* [Problems to solve]:
a) Set down, word for word, the part of the Akedah passage starting with "Indeed, Abraham’s behavior" and going on through "speak—over their needs.".
b) In the Akedah passage, how many discussions of the Akedah did the congregation hold, and over what span of time?
c) According to the Akedah passage, in what way does Abraham's behavior echo our relationships with our own children? Answer in one to three sentences.

* [Text under study]:
►
Indeed, Abraham’s behavior echoes our relationships with our own
children, not in the explicit threat of sacrifice, God forbid, but in the way
we favor the demands of our own heart—our own God, so to speak—over their needs.
But what,
some may ask, if we see the Akedah not descriptive so much as predictive or
even prescriptive? Does the fact that
this congregation not only read the Akedah but engaged in three discussions
about it over the two days of Rosh Hashana mean that we will unconsciously
reenact it? Or, rather, does our act of
reading and discussing give us the tools to recognize Abraham’s dilemma as our
own and to negotiate it without needing to rely on God’s last minute saving
grace?
◄
* [Available data]:
►
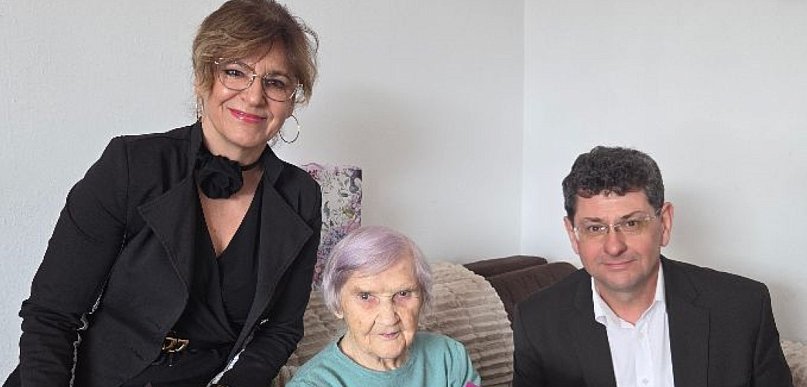 Rekordowy jubileusz w gminie Gizałki. Pani Stanisława świętuje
◄
* [Written answers]:
a)
Indeed, Abraham’s behavior echoes our relationships with our own
children, not in the explicit threat of sacrifice, God forbid, but in the way
we favor the demands of our own heart—our own God, so to speak—over their needs.

b) Three discussions, over the two days of Rosh Hashana.

c) It does not echo them through an explicit threat of sacrifice. It echoes them in the way we favor the demands of our own heart, our own God, so to speak, over our children's needs.